Combination of a genetic and pharmacologic system robustly depletes TAMs. (A) Representative IF images of microglia-depleted vs. control nontumor bearing brains. (B) Box and whisker plot comparing microglia depletion strategies. N = 2 mice per group, three images quantified per mouse per brain region, middle line displays median value, whiskers display min and max values. Comparing the median values for the cortex region gives the following TAM depletion percentages by treatment; 66% (CSF1R only 1 wk), 81% (CSF1R only 2 wk), 87% (DT+CSF1R 1 wk), 86% (DT+CSF1R 2 wk). All P values with four stars indicate P < 0.0001. Other P values for comparisons are cortex 1 wk DT+PLX5622 vs.

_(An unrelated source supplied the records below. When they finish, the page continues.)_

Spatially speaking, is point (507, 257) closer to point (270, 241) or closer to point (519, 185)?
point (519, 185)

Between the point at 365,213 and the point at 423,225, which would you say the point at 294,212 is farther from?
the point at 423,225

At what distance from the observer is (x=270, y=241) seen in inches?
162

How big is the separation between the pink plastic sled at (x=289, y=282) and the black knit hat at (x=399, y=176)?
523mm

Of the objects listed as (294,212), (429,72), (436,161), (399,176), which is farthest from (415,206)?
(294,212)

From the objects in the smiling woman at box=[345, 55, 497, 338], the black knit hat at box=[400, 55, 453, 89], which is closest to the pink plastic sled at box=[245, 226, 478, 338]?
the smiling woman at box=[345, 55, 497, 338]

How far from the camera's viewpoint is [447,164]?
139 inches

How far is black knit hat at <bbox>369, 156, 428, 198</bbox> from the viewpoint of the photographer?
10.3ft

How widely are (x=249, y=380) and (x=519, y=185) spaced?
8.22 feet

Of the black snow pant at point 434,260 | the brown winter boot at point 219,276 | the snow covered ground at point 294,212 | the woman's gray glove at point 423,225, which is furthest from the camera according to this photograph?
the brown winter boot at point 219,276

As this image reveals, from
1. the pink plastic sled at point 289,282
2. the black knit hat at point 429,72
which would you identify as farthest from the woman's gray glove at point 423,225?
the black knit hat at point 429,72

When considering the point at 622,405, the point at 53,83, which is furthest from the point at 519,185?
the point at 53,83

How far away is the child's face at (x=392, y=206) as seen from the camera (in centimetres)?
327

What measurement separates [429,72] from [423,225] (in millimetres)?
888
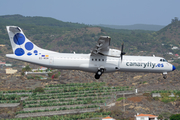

PLX5622 only (P = 0.041), cortex 2 wk DT+PLX5622 vs. PLX5622 only (P = 0.016), thalamus 1 wk DT+PLX5622 vs. PLX5622 only (P = 0.023), thalamus 2 wk DT+PLX5622 vs. PLX5622 only (P = 0.019), cerebellum 1 wk DT+PLX5622 vs. PLX5622 only (P = 0.05), cerebellum 2 wk DT+PLX5622 vs. PLX5622 only (P = 0.0015), cortex 1 wk control vs. PLX5622 only (P = 0.0037), medulla 1 wk control vs. PLX5622 only (P = 0.0014), and cerebellum 1 wk control vs. DT+PLX5622 (P = 0.0002). (C) Multicolor flow cytometry levels of total TAMs (Type 1 P = 0.0056, Type 2 P = 0.02), monocytes, and neutrophils in control vs. TAM-depleted Type 1 and Type 2 GBMs, data represented as mean with SEM, unpaired t test, each dot represents one mouse. TAM depletion percentage was estimated by comparing the percentages of total TAMs between TAM-depleted and control samples (84% for Type 1, 97% for Type 2).

Fig. 3.

TAM depletion does not extend survival in Type 1 and Type 2 GBM. Kaplan–Meier survival curves of TAM-depleted vs. control (treatments initiated 3 to 4 wk after tumor implantation) Type 1 (DT+PLX5622 N = 11, Control N = 14, median survival of 7.2 wk for control, 6.3 wk for DT+PLX5622) (A) and Type 2 (DT+PLX5622 N = 10, Control N = 14, median survival of 9.7 wk for control, 9.7 wk for DT+PLX622) (B) GBM mice, significance calculated with Mantel–Cox test. (C) Phospho-histone H3 IF staining images and quantification of TAM-depleted and control GBMs, data represented as mean with SEM, N= 5 control mice, 5 TAM-depleted mice, unpaired t test, symbols represent %PH3+ events per dapi+ event for each FOV (5 FOV per mouse). (D) Kaplan–Meier survival curve of TAM-depleted vs. control (treatments initiated 1 wk after tumor implantation) Type 2 (DT+PLX5622 N = 8, control N = 8, median survival of 8.5 wk for control, 9.3 wk for DT+PLX622) GBM mice, significance calculated with the Mantel–Cox test. (E) Kaplan–Meier survival curve of TAM-depleted vs. control (initiated 3 to 4 wk after tumor implantation) Nf1-sufficient (DT+PLX5622 N = 6, Control N = 6, median survival of 7.8 wk for control, 7.9 wk for DT+PLX5622) GBM mice, significance calculated with the Mantel–Cox test.

Fig. 4.

Type 1 and Type 2 GBMs have distinct molecular responses to TAM depletion. (A) PCA plot showing Type 1 TAM-depleted vs. control samples. (B) PCA plot showing Type 2 TAM-depleted vs. control samples. (C) Volcano plot showing the DEGs when comparing Type 1 TAM-depleted vs. all control tumors (padj < 0.05, LFC > 1.5 or <−1.5). (D) Volcano plot showing the DEGs when comparing Type 2 TAM-depleted vs. all control tumors (padj < 0.05, LFC > 1.5 or <−1.5). (E) Hallmark pathway GSEA of Type 1 TAM-depleted vs. control tumors. Select enrichment plots for mitotic spindle and inflammatory response shown. (F) Hallmark pathway GSEA of Type 2 TAM-depleted vs. control tumors. Select enrichment plots for oxidative phosphorylation and interferon gamma response shown.